New York–born, Toronto-based writer Bovy debuts with an exploration of how the idea of “privilege” has morphed over the years and now “plays an enormous role in the online shaming culture.”
There was a time when the idea of privilege was more or less self-evident. Some people were privileged with money and status, while many more were not. Now that simple word has taken on a life of its own. There is white privilege and male privilege, and thus white male privilege. There are rankings based on skin color, wealth, ethnicity, sexual preference, and gender. These rankings are defined—and often enforced—as a function of the demographic segment the individual is assumed to be part of.
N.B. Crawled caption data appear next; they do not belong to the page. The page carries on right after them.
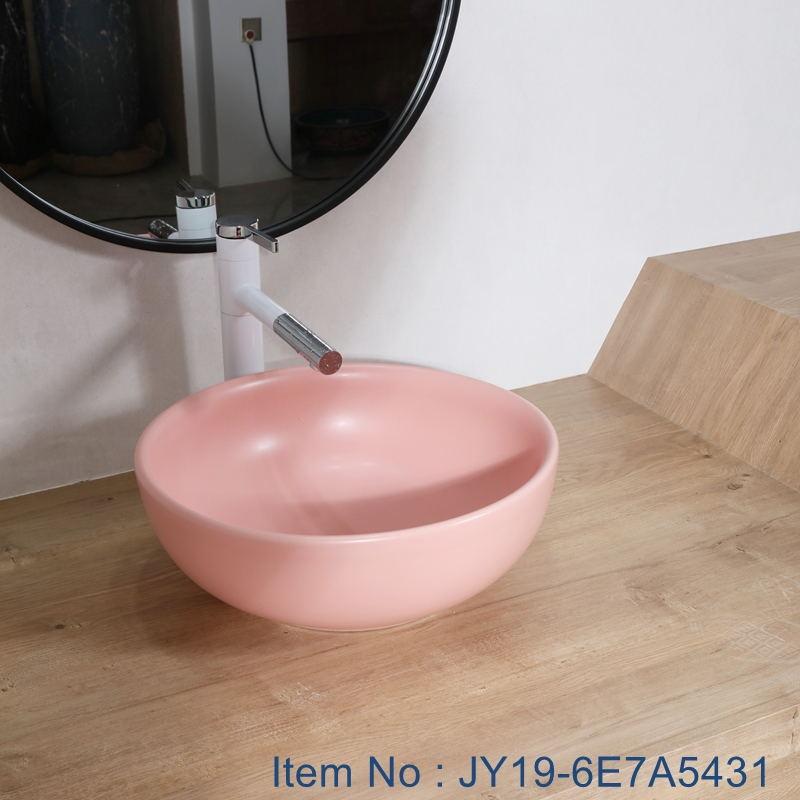 JY19-6E7A5431_看图王 JY19-6E7A5431 Chinese modern new style factory direct wholesale ceramic washbasin - shengjiang  ceramic  factory   porcelain art hand basin wash sink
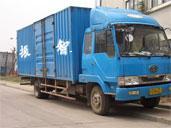 诚信上海到常州专线运输图片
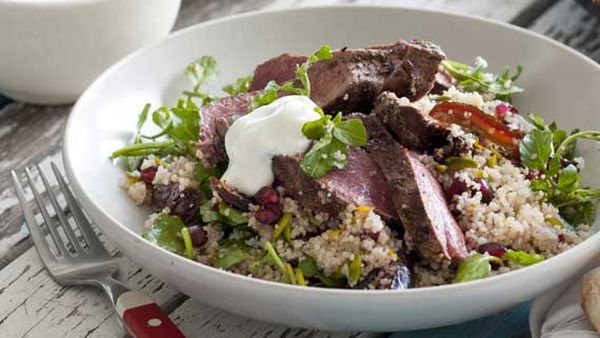Hayden Quinn's Persian lamb with pomegranate, pistachio and orange couscous
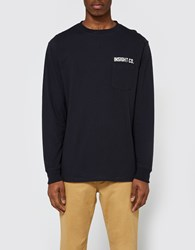 Insight Unfinished Business Ls Tee Black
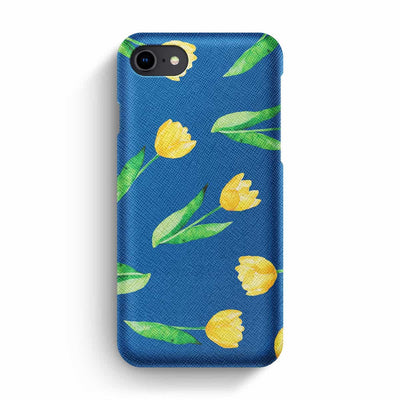 Mobile Mob True Envy iPhone 7/8 Case - Sunny tullips & the sky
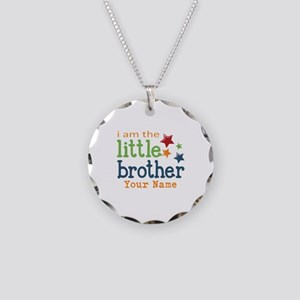 I am the Little Brother Necklace Circle Charm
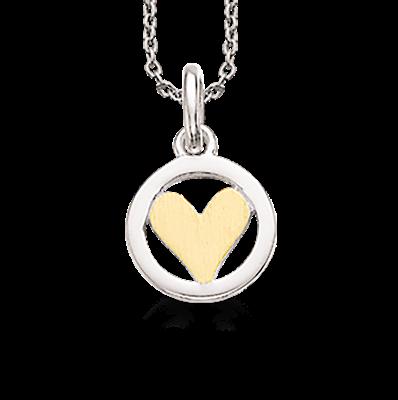 Halskæde - Scrouples sølv cirkel med forgyldt hjerte
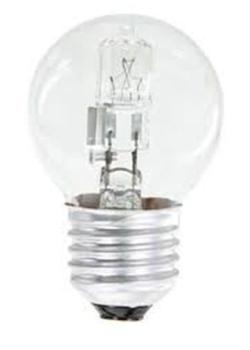 Žárovka halogenová EMOS mini globe, 28W, E27, teplá bílá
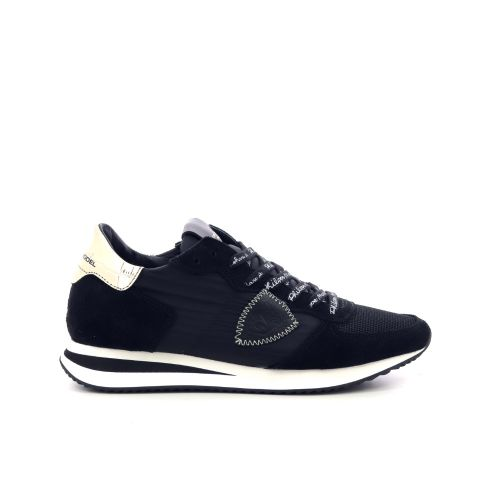 Philippe model damesschoenen sneaker zwart 207740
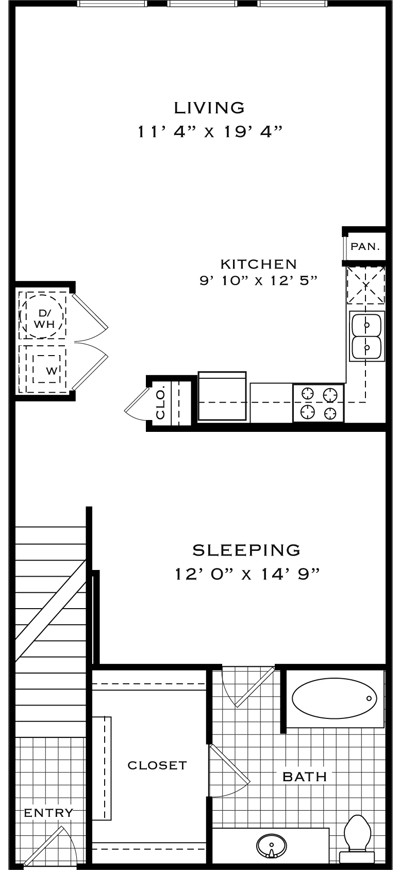 900 sq. ft. A1H floor plan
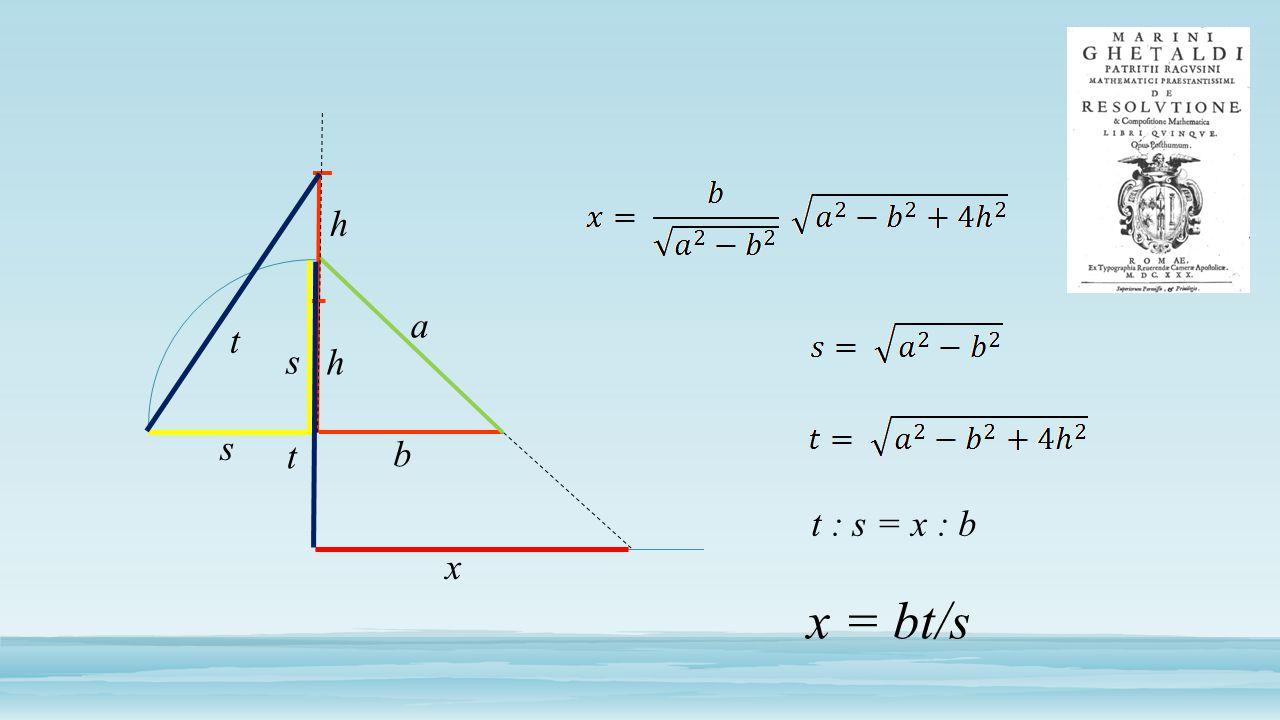 a b h h s t t x s t : s = x : b x = bt/s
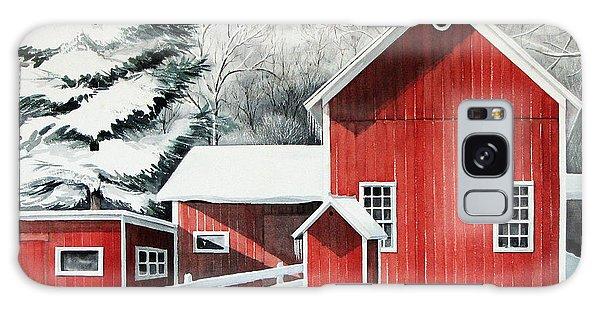 Springwater Barns Galaxy Case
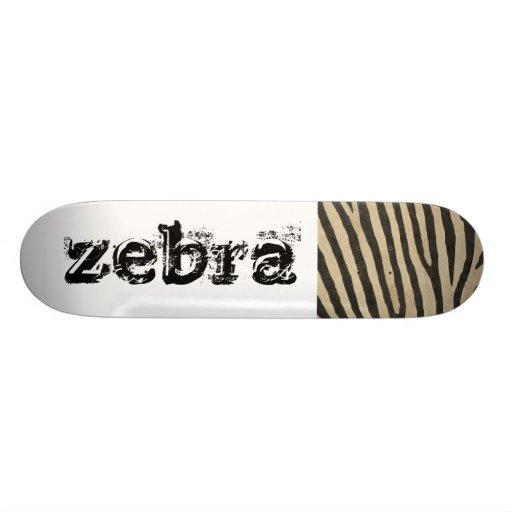 Zebra Skin Pattern Custom Skate Board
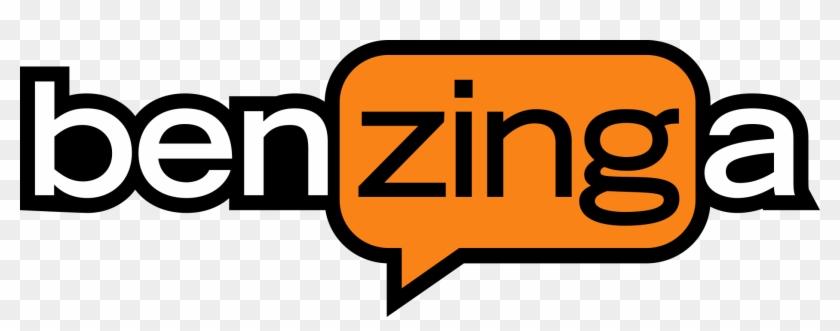 News - Benzinga Global Fintech Awards #89539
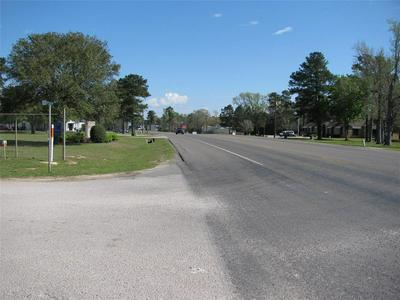 14005 STATE HIGHWAY 150 W, Coldspring, TX 77331 - Photo 1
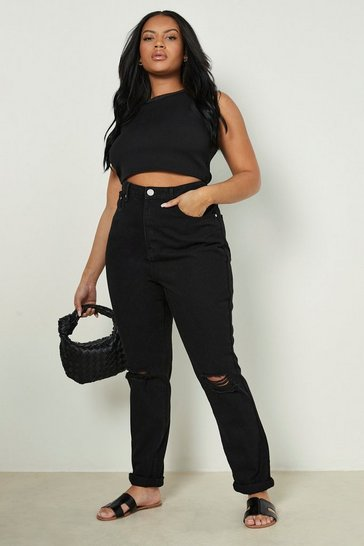 Black Plus Ripped Knee Mom Jeans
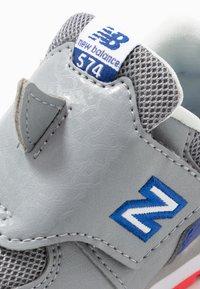 New Balance - IV574AQS - Sneakers basse - grey - 2
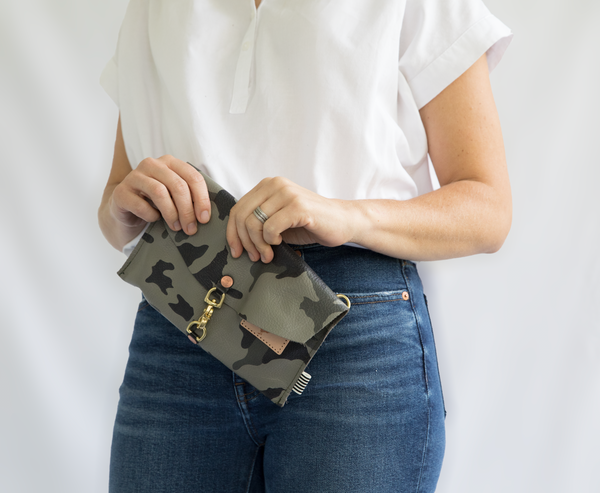 Black Camouflage Leather Envelope Clutch & Crossbody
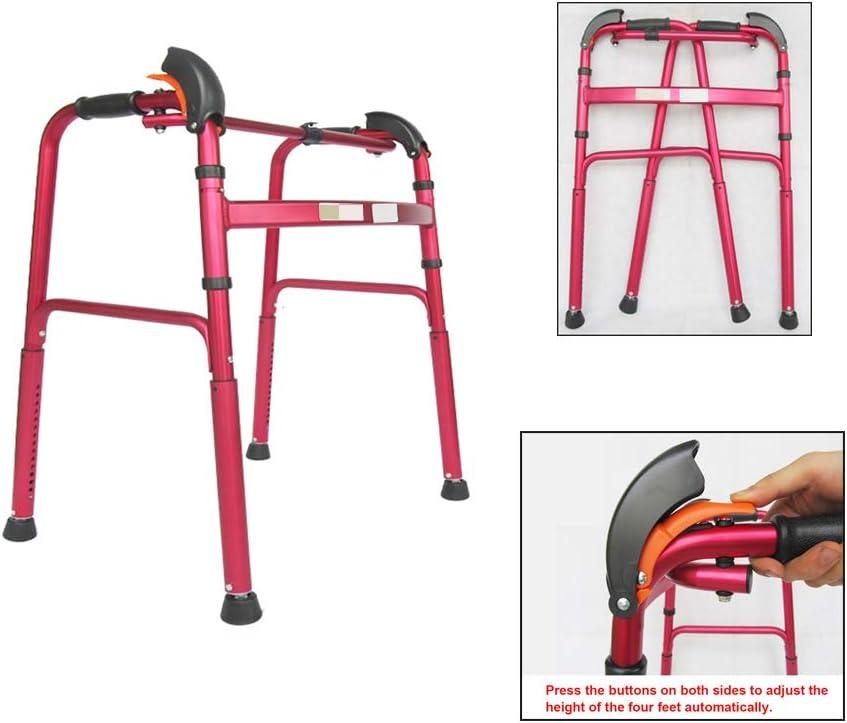 WANXJM Andador de Edad Avanzada, Bastidor portátil para discapacitados Plegable de Aluminio Ajustable en Altura, Bastón de Cuatro Patas, Rojo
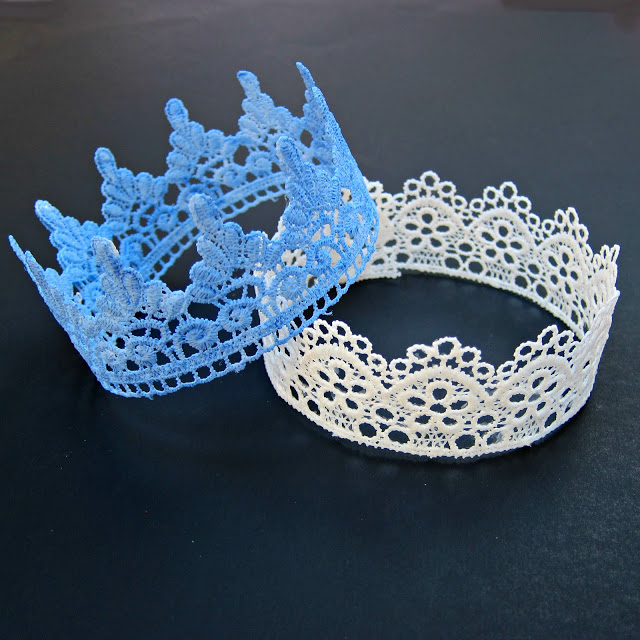 Lace Crowns How To
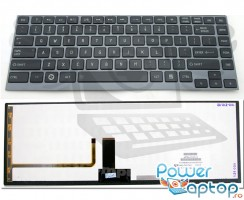 Tastatura Toshiba PSU4RR iluminata backlit. Keyboard Toshiba PSU4RR iluminata backlit. Tastaturi laptop Toshiba PSU4RR iluminata backlit. Tastatura notebook Toshiba PSU4RR iluminata backlit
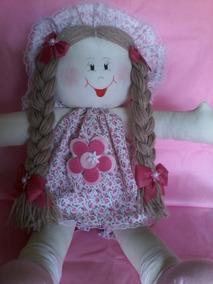 Boneca De Pano Artesanal Decoração Rosa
The author discusses the ramifications of this evolution in minute detail, reviewing how “the privilege-awareness project” has spread through social media, especially Twitter and Facebook, and a variety of trendy blogs as well as the related worlds of journalism and literature. As Bovy notes, pride of place often goes to elements of academia, including exclusive, expensive early-education and college-prep schools and universities that cost upward of $65,000 per year. The author describes “fancy people contemplating their own fanciness” and points out that privilege, as she defines it, is “best understood not as a real trait, but as a construction.” However, Bovy’s arguments are not directed at the unprivileged or the underprivileged; she offers little to the overwhelming majority comprised of all races, ethnicities, and sexual preferences. Her scathing criticism, some of which stems from her writing on privilege for the Atlantic and the New Republic, is often on-point, but it is swamped by the detail in which she enfolds her arguments, which often get lost in the shuffle.
The book will have some appeal for certain sectors of the sociology community, but it is likely too narrowly focused to reach a wider audience.